[Stated goal] Retype the rows exactly, beginning with the first line and stopping after the line that contains "3. (909,24)".

[Provided data]
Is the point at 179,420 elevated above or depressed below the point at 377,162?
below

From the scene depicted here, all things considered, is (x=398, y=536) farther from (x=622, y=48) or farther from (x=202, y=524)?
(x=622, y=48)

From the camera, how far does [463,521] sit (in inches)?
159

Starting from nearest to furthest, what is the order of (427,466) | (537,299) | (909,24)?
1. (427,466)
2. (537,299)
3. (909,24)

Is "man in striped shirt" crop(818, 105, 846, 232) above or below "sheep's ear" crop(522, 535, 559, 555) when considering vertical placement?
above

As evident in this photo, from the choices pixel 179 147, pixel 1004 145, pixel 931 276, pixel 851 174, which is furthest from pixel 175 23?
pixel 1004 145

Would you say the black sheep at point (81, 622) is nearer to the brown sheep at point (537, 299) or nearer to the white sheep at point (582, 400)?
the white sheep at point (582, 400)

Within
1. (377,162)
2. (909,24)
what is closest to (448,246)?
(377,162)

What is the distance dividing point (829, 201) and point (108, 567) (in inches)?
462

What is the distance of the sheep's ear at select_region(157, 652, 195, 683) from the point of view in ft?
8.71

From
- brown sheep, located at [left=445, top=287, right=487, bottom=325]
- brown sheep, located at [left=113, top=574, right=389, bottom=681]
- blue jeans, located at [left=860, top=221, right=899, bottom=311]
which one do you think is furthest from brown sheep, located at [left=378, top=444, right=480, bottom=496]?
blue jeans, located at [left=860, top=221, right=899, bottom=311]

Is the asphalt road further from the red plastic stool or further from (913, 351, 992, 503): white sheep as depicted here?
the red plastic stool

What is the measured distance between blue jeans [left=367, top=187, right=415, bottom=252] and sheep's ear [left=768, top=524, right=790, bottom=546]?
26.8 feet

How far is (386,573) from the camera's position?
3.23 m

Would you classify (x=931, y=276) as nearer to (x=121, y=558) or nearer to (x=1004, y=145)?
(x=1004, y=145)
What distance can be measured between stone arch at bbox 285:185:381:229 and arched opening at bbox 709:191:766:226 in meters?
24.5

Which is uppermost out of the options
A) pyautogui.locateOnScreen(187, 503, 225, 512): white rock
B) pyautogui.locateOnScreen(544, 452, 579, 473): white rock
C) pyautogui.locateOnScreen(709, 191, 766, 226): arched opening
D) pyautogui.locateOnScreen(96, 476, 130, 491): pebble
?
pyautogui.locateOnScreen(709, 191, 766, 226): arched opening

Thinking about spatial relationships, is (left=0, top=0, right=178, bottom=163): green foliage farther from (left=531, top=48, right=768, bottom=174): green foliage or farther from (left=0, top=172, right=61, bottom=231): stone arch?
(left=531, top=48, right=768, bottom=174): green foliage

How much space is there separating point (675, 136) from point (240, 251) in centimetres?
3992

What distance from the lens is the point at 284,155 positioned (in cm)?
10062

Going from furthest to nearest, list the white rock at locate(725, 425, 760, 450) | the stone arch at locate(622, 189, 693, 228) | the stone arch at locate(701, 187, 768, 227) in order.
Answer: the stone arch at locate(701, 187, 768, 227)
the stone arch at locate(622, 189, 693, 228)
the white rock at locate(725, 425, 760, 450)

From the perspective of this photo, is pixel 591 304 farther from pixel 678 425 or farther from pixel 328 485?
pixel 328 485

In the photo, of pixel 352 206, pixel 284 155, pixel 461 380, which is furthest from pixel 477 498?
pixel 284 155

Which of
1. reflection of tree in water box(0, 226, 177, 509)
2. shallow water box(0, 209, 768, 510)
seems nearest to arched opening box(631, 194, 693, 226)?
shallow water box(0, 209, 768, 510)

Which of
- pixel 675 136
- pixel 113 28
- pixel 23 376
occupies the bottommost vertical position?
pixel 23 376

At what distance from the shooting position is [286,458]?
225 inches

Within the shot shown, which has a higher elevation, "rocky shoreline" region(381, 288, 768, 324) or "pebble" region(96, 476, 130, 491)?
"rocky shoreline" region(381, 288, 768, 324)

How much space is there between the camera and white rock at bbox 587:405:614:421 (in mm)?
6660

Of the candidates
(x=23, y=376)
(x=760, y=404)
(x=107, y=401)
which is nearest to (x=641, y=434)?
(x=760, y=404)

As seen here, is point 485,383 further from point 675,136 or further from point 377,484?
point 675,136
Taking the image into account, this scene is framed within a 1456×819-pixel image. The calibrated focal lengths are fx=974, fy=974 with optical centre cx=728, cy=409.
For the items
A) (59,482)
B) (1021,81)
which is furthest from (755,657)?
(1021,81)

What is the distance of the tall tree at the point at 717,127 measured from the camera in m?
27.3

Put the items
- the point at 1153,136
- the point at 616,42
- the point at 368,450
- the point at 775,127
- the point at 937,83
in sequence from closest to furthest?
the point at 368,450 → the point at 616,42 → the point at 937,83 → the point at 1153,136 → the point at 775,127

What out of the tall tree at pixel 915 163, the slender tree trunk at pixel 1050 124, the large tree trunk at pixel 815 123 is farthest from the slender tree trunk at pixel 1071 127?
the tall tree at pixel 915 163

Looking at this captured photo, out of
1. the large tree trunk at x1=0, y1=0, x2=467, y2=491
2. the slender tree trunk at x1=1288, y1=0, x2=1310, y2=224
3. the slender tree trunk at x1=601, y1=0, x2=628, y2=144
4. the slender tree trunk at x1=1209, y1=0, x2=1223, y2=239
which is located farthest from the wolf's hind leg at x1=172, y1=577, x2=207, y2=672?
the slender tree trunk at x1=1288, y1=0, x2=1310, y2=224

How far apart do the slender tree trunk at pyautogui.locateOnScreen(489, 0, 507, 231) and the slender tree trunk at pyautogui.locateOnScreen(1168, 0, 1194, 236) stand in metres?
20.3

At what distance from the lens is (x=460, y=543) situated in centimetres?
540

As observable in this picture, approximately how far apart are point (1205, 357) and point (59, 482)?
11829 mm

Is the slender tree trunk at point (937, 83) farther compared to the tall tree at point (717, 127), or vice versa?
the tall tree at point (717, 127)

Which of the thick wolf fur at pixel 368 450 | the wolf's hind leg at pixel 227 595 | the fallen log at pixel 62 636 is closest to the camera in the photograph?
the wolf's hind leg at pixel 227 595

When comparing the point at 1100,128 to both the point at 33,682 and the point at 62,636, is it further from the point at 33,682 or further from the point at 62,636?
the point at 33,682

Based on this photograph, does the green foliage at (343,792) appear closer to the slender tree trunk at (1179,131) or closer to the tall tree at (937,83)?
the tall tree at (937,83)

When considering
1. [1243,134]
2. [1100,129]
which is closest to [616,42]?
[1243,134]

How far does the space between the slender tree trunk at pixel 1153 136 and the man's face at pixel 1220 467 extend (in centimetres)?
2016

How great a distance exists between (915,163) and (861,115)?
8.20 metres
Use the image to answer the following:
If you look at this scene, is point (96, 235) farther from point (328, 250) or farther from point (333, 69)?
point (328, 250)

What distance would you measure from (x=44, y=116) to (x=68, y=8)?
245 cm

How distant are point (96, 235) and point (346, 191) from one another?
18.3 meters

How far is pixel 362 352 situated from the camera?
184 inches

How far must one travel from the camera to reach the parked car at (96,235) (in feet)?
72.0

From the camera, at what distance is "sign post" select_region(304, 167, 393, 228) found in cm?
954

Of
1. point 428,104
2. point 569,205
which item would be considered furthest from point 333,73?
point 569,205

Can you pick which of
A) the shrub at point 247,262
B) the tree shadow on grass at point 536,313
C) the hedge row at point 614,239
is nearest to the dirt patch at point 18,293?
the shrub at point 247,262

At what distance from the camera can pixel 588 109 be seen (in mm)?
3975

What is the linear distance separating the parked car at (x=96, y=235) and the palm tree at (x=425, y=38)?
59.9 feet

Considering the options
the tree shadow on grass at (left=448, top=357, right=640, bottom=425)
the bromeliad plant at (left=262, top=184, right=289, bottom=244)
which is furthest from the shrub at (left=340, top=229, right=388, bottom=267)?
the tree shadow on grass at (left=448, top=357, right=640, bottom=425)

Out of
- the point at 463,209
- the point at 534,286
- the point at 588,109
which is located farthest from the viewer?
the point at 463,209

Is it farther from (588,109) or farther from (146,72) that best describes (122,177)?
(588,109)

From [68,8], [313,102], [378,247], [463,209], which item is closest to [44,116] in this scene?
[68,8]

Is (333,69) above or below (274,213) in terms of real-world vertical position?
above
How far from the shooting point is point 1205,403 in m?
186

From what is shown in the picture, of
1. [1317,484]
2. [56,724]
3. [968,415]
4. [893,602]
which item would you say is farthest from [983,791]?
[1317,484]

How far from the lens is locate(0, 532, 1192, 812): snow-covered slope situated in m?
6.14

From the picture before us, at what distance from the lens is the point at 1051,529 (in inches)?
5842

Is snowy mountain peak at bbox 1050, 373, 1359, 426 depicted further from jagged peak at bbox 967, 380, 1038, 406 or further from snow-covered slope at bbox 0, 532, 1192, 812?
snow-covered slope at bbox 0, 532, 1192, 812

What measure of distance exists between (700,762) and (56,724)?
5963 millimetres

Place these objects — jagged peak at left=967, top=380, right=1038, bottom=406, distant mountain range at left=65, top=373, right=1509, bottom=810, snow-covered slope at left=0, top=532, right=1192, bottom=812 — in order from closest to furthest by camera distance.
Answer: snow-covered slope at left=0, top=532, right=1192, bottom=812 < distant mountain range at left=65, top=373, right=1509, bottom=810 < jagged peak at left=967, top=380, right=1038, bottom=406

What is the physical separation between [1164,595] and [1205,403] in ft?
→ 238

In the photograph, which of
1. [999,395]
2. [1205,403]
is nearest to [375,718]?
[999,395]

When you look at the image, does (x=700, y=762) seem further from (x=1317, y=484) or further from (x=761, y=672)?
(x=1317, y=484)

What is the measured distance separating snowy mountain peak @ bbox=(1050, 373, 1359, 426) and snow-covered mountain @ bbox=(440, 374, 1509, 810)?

[Reply to the task]
Is the point at 179,420 elevated above or depressed below the point at 377,162?
below

From the scene depicted here, all things considered, is (x=398, y=536) farther from (x=622, y=48) or farther from (x=202, y=524)?
(x=622, y=48)

From the camera, how far does [463,521] sit (in inches)?
159

Starting from nearest to furthest, what is the order of (427,466) | (537,299) | (909,24)?
1. (427,466)
2. (537,299)
3. (909,24)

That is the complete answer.